- **What to produce**
Reproduce the listing word for word. Skip any image.

● ● ● ●

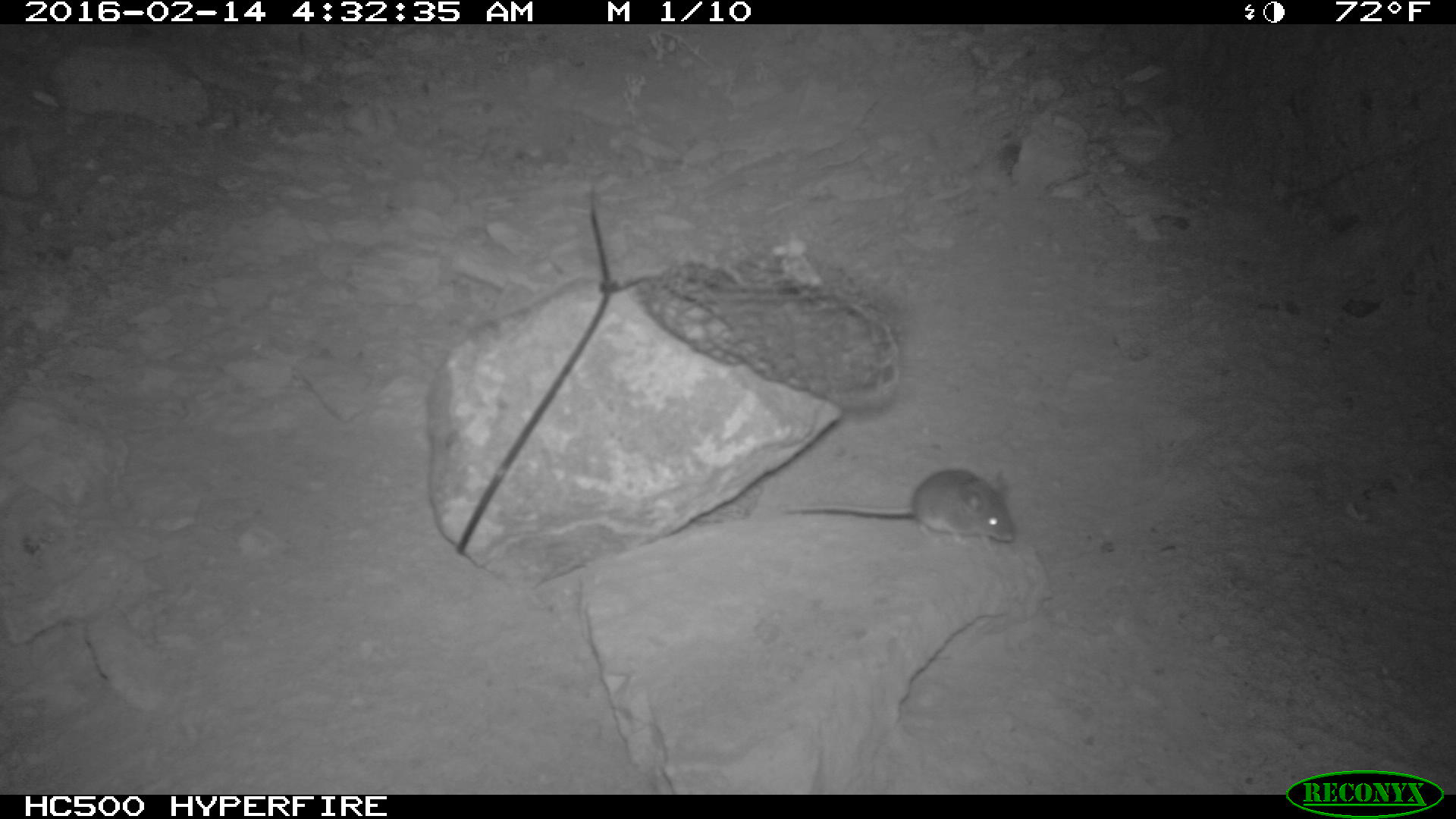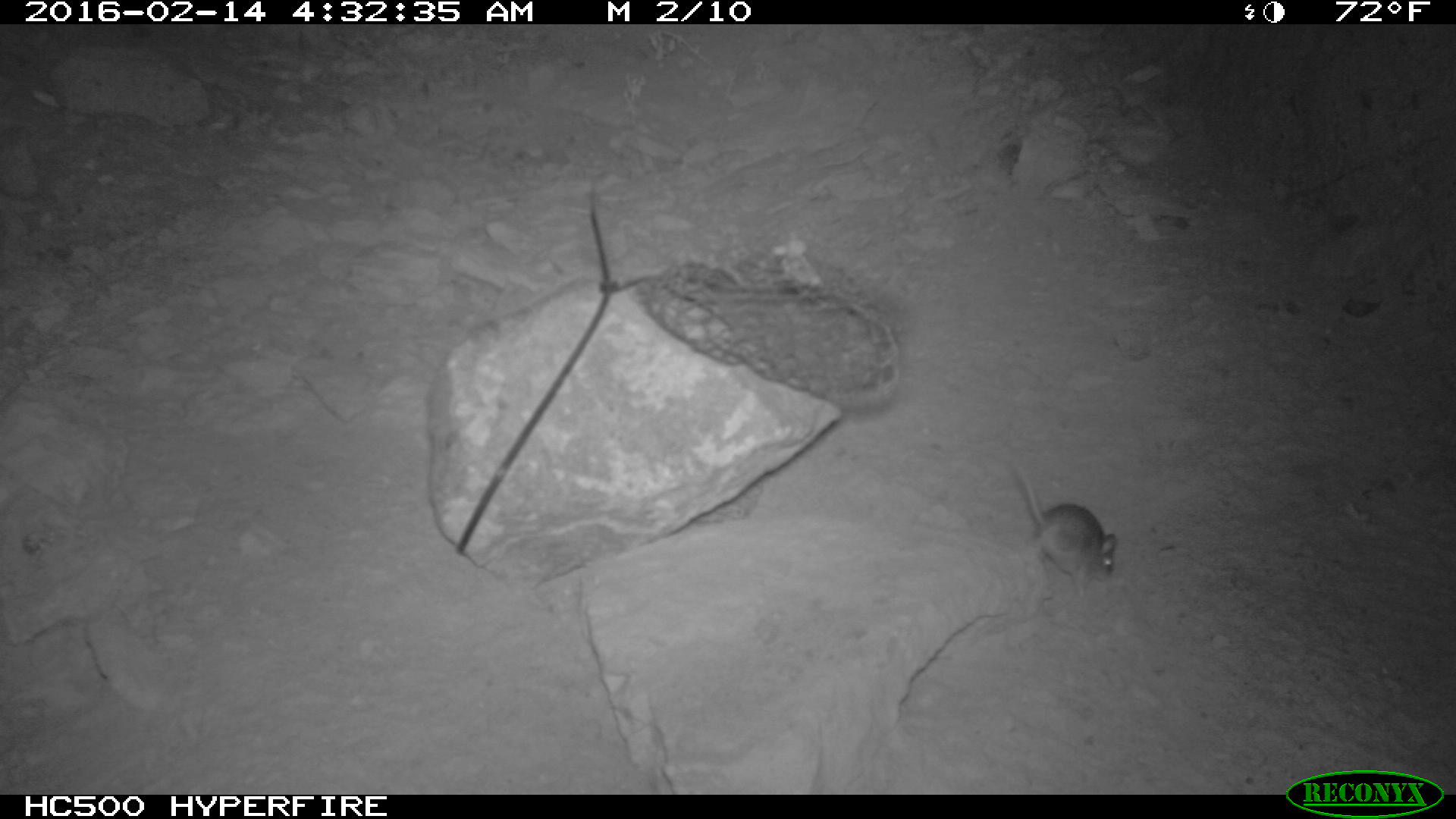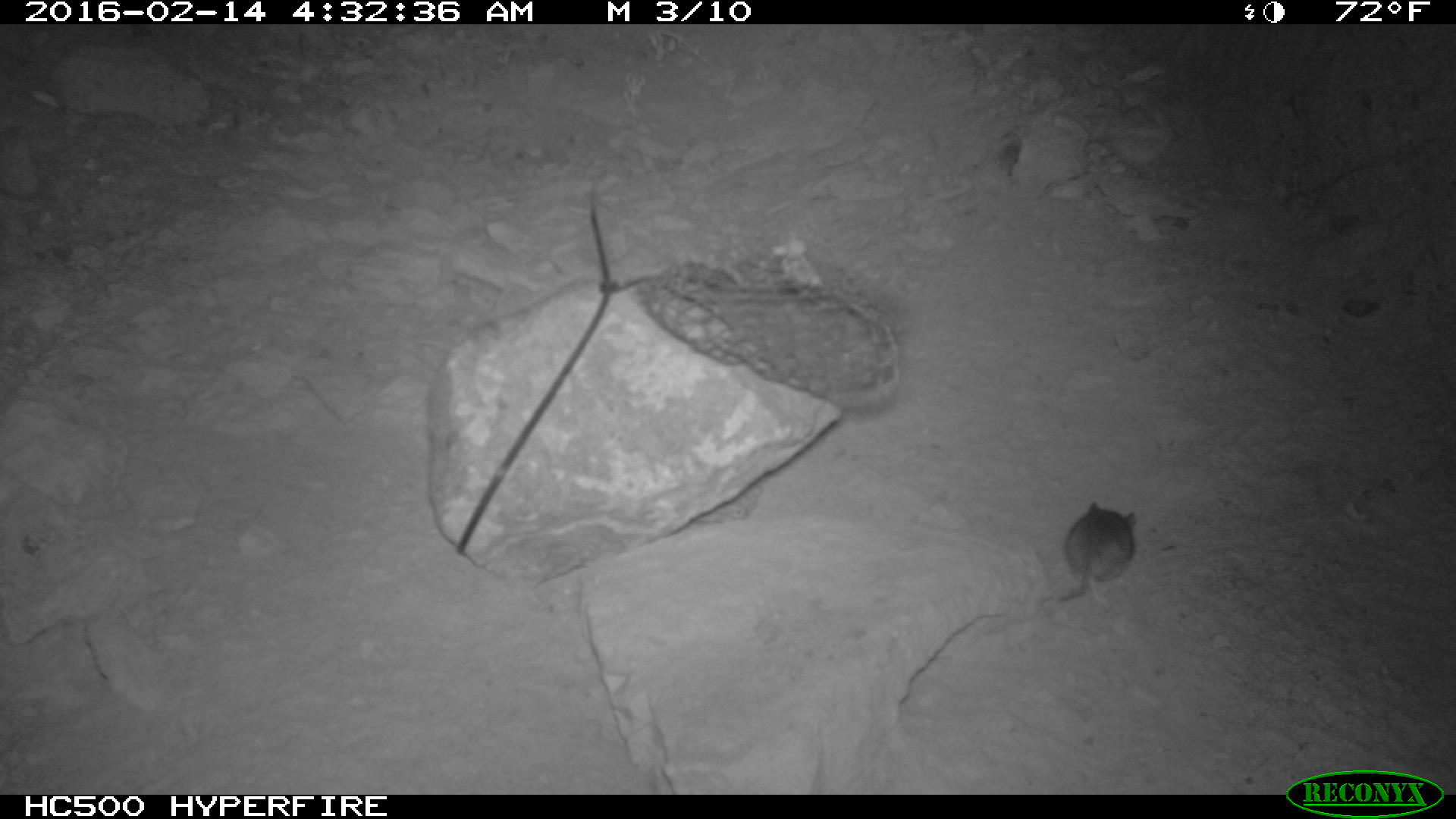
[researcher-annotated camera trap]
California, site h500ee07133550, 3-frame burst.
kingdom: Animalia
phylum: Chordata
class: Mammalia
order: Rodentia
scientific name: Rodentia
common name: rodent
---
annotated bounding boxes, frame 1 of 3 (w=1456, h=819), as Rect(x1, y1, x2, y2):
rodent: Rect(777, 469, 1014, 551)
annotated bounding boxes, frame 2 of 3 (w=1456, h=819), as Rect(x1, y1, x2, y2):
rodent: Rect(1012, 462, 1119, 580)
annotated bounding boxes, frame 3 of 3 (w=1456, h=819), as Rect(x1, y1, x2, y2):
rodent: Rect(984, 501, 1138, 635)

● ● ● ●

- **Exercise response**
[researcher-annotated camera trap]
California, site h500ee07133550, 3-frame burst.
kingdom: Animalia
phylum: Chordata
class: Mammalia
order: Rodentia
scientific name: Rodentia
common name: rodent
---
annotated bounding boxes, frame 1 of 3 (w=1456, h=819), as Rect(x1, y1, x2, y2):
rodent: Rect(777, 469, 1014, 551)
annotated bounding boxes, frame 2 of 3 (w=1456, h=819), as Rect(x1, y1, x2, y2):
rodent: Rect(1012, 462, 1119, 580)
annotated bounding boxes, frame 3 of 3 (w=1456, h=819), as Rect(x1, y1, x2, y2):
rodent: Rect(984, 501, 1138, 635)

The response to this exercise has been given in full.